WHAT NEEDS TO BE DONE ->
Begin at the line containing "Swansea, UK. Thursday" in the entries below and end at the line containing "businessman in checkered"; transcribe that range exactly and nothing outside it.

MATERIAL PROVIDED ->
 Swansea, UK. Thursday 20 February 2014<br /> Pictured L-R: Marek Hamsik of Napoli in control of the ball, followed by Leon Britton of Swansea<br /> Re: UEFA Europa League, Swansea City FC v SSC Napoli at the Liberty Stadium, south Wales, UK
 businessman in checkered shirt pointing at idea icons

--

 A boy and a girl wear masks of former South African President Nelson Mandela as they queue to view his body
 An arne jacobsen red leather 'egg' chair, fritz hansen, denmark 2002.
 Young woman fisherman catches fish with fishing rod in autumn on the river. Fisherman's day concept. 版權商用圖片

ANSWER SECTION ->
 Swansea, UK. Thursday 20 February 2014<br /> Pictured L-R: Marek Hamsik of Napoli in control of the ball, followed by Leon Britton of Swansea<br /> Re: UEFA Europa League, Swansea City FC v SSC Napoli at the Liberty Stadium, south Wales, UK
 businessman in checkered shirt pointing at idea icons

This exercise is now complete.